Xavier, J.; Yu, Y.; Varma, B.; Lu, Z.; KB, M.; NS, R.; PR, A. K.; Bernardino de la Serna, J.

E-cigarettes have attracted significant attention as a safer substitute for conventional tobacco smoking. However, they have introduced new inhalable toxicants, including benzaldehyde-propylene glycol acetal (BPGA) a chemical adduct produced by cherry-flavoured e-cigarettes. The health risks associated with such flavour- derived acetals remain insufficiently elucidated at the cellular level. This study investigated the role of BPGA in the progression of epithelial-to-mesenchymal transition (EMT)-like changes in alveolar epithelial cells (A549 cells). A549 cells exposed to various concentrations of BPGA were analysed for cell viability, morphology, mitochondrial function, lysosomal health, and cytoskeletal integrity using viability assays and fluorescence imaging. Intracellular reactive oxygen species (ROS) production was quantified using the 2',7'-dichlorodihydrofluorescein diacetate (DCFH-DA) assay. Antioxidant enzyme expression, inflammatory responses, and EMT-associated phenotypic alterations were evaluated using quantitative reverse transcription polymerase chain reaction (qRT-PCR) and immunofluorescence (IF) assays. Exposure of alveolar epithelial cells to BPGA caused a concentration-dependent decrease in cell viability. BPGA exposure resulted in mitochondrial membrane depolarisation, lysosomal damage, cytoskeletal changes, and stress fibre formation, which altered cell morphology. It significantly increased intracellular ROS production. As a result, antioxidant enzyme levels were upregulated as a protective response. However, during severe oxidative stress, this response was overwhelmed.

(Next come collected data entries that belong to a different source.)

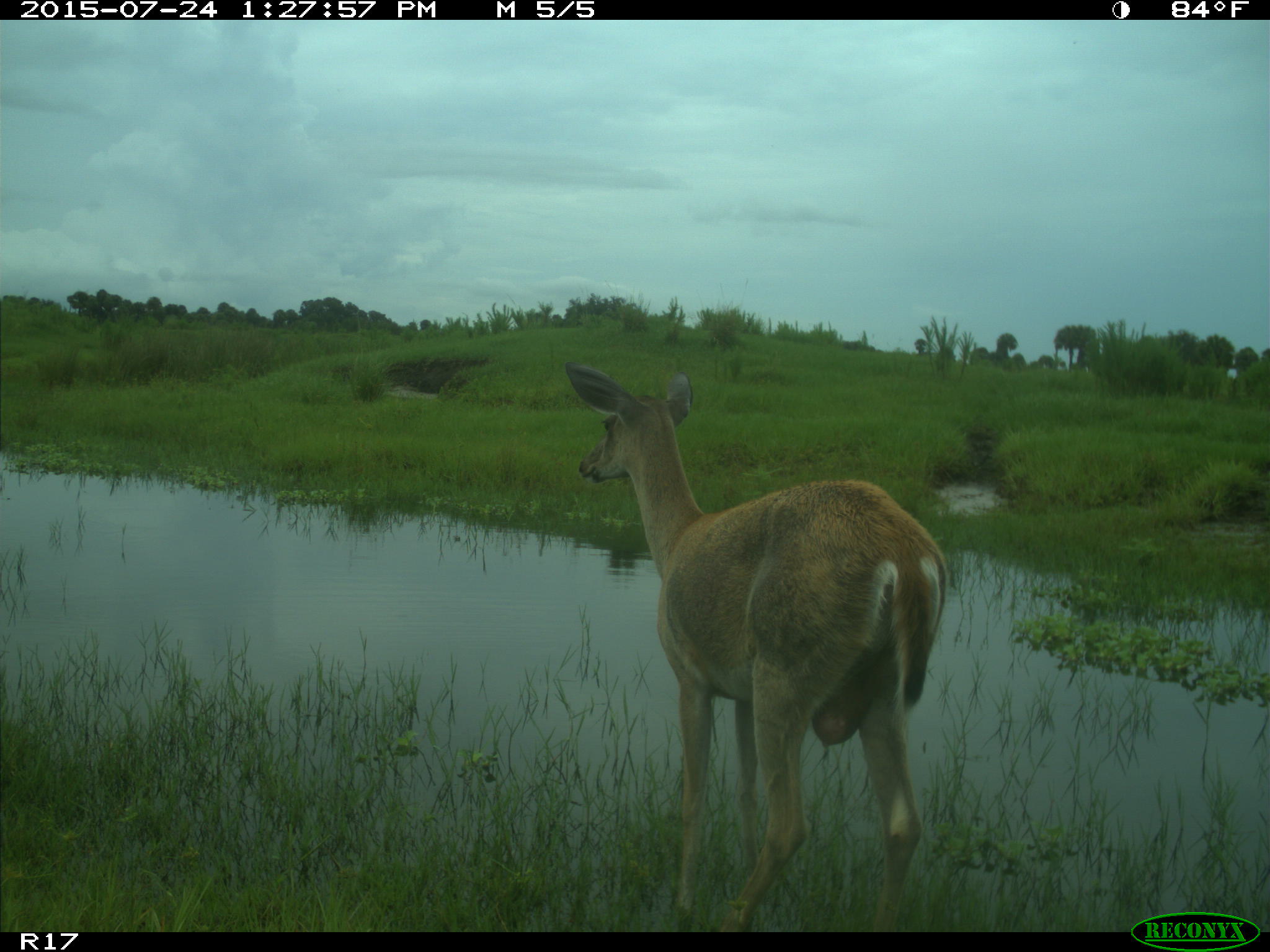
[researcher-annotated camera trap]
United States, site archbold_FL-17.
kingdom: Animalia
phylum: Chordata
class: Mammalia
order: Artiodactyla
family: Cervidae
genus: Odocoileus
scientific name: Odocoileus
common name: deer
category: unidentified deer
Unidentified deer (deer) (Odocoileus).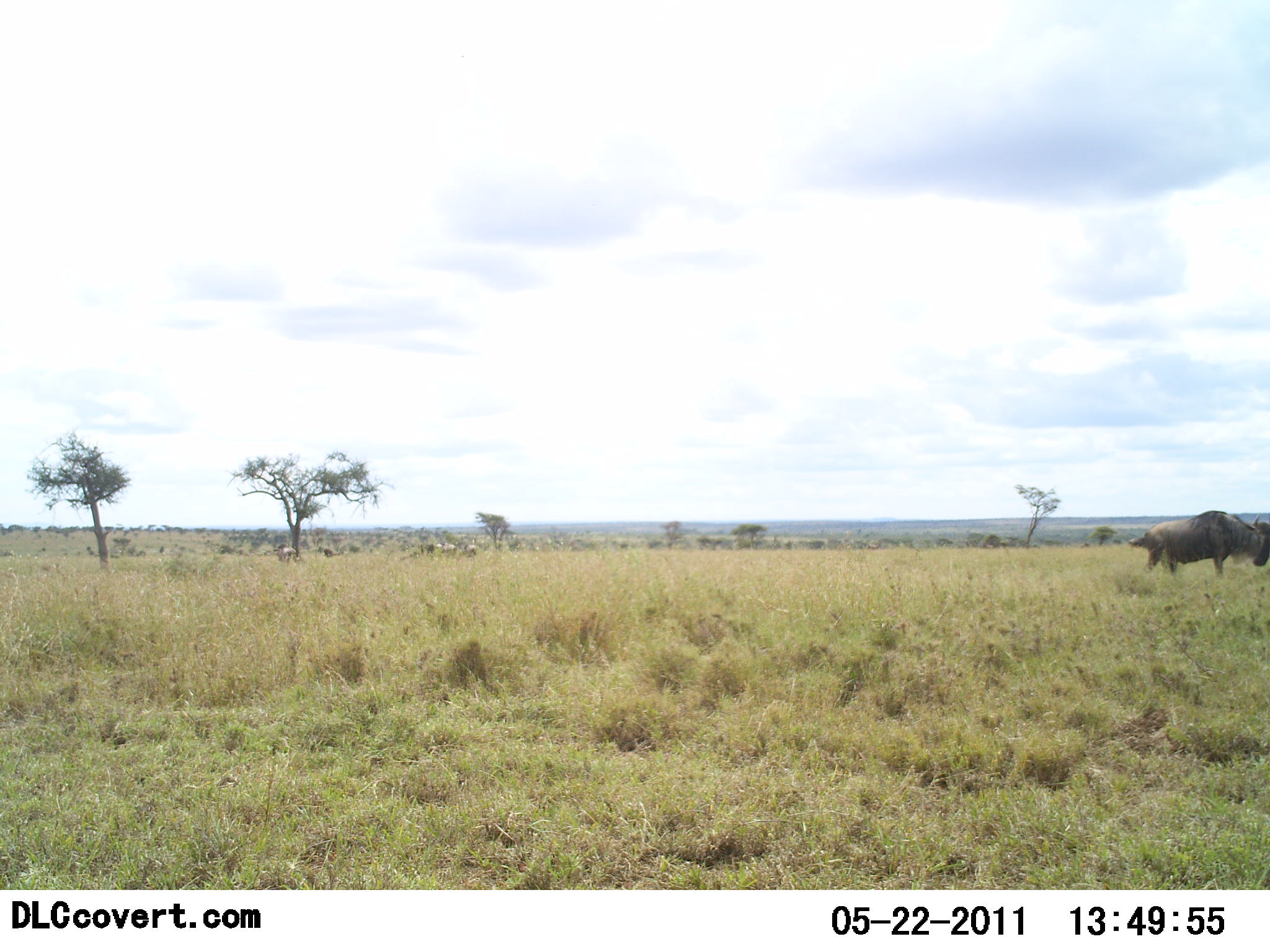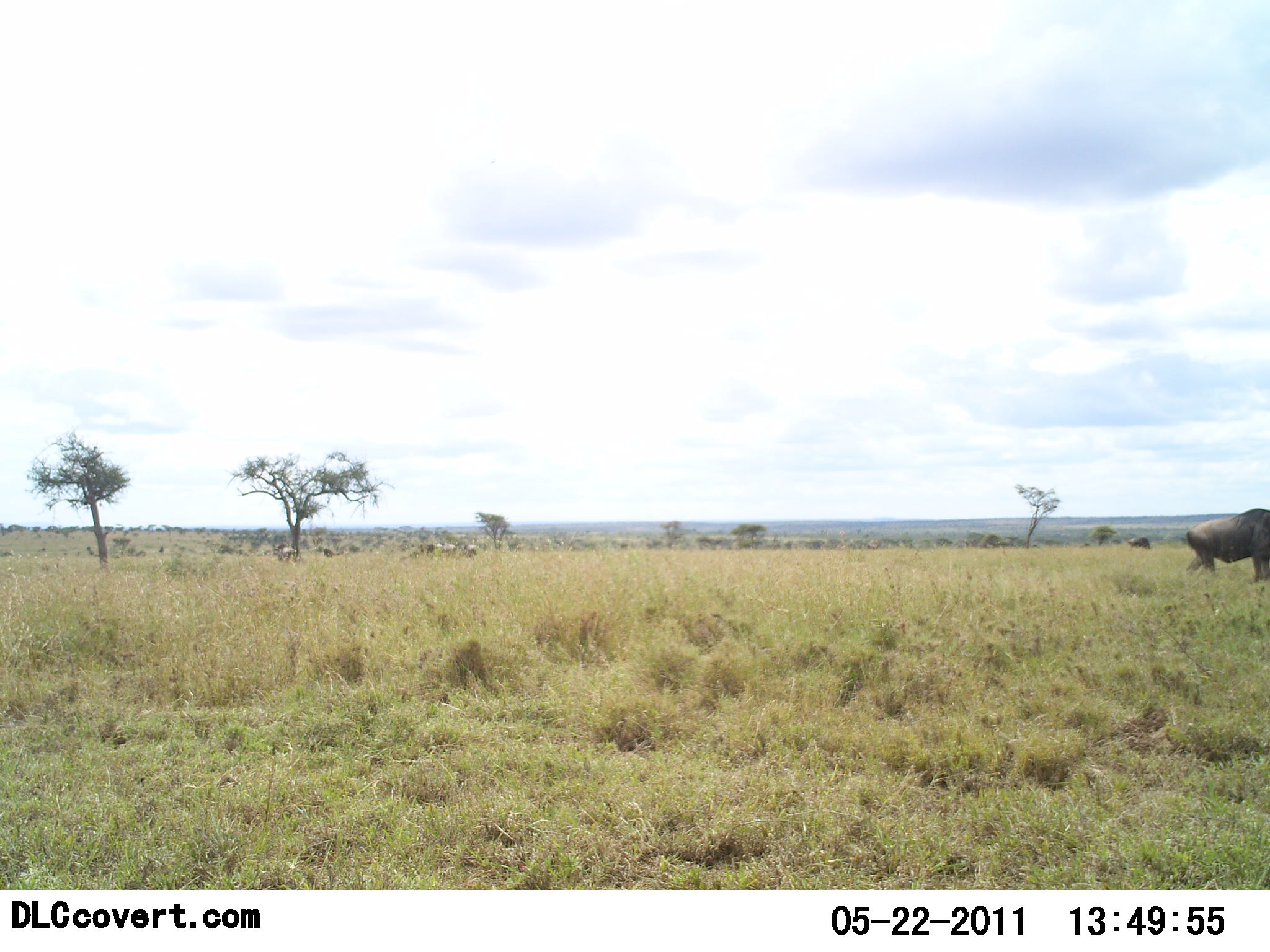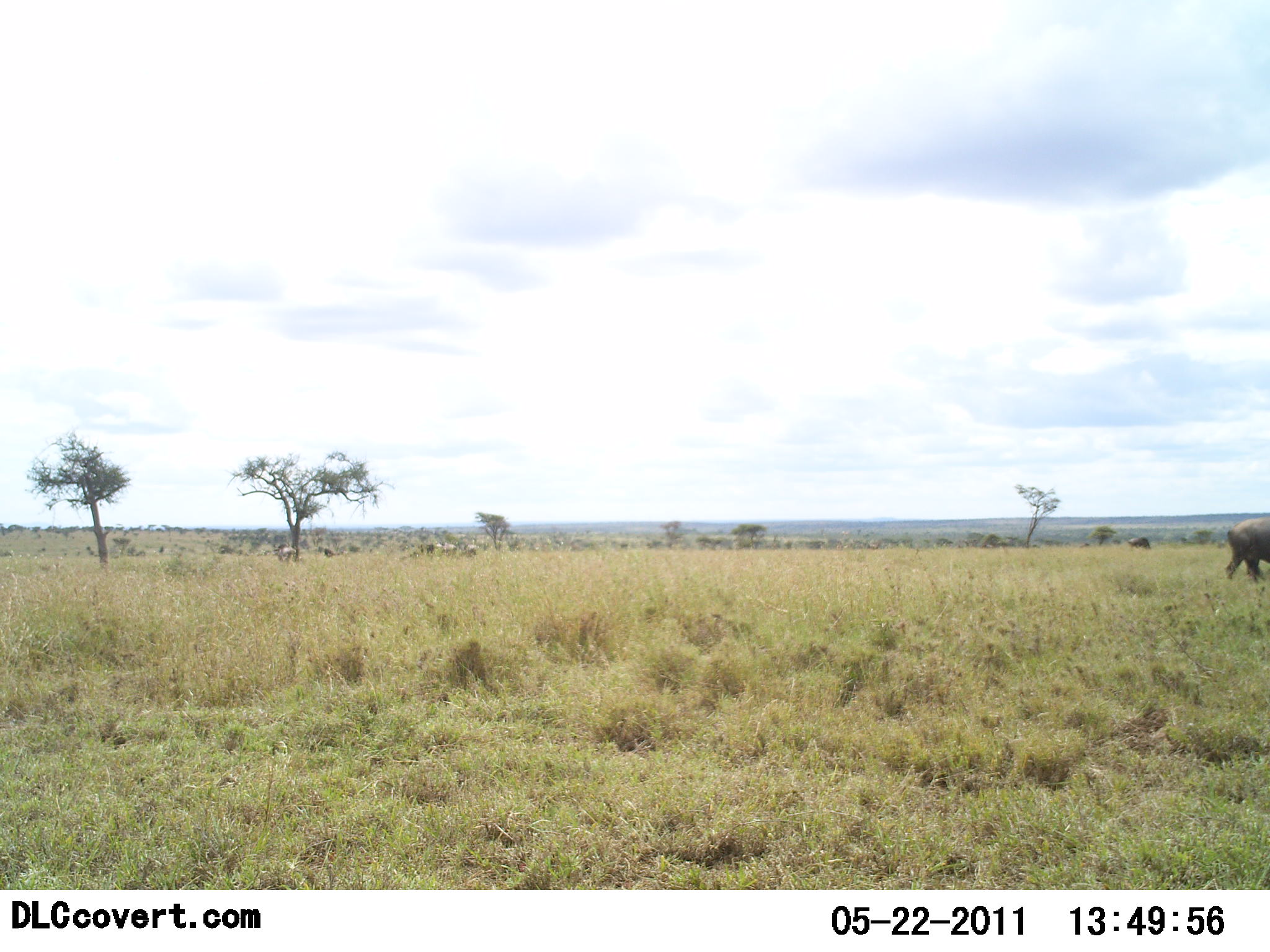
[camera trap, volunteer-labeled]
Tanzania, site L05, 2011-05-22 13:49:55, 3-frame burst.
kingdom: Animalia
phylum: Chordata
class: Mammalia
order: Artiodactyla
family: Bovidae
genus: Connochaetes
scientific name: Connochaetes taurinus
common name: blue wildebeest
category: wildebeest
Wildebeest (blue wildebeest) (Connochaetes taurinus), count 1. Behavior (volunteer vote fractions): standing 9%, resting 0%, moving 91%, interacting 0%. Young present (vote fraction): 0%. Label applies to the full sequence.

Excess ROS disrupted cellular homeostasis and initiated apoptosis, though not completely. ROS also acted as a signalling molecule, promoting the upregulation of inflammatory mediators. These changes were associated with altered EMT marker expression, suggesting that BPGA might drive EMT-like remodelling. In conclusion, BPGA, a chemical adduct from e-cigarette vapour, induces alveolar injury by promoting oxidative stress, inflammation, and EMT-related changes, which may explain a mechanism by which e-cigarette exposure could lead to lung injury and pulmonary fibrosis.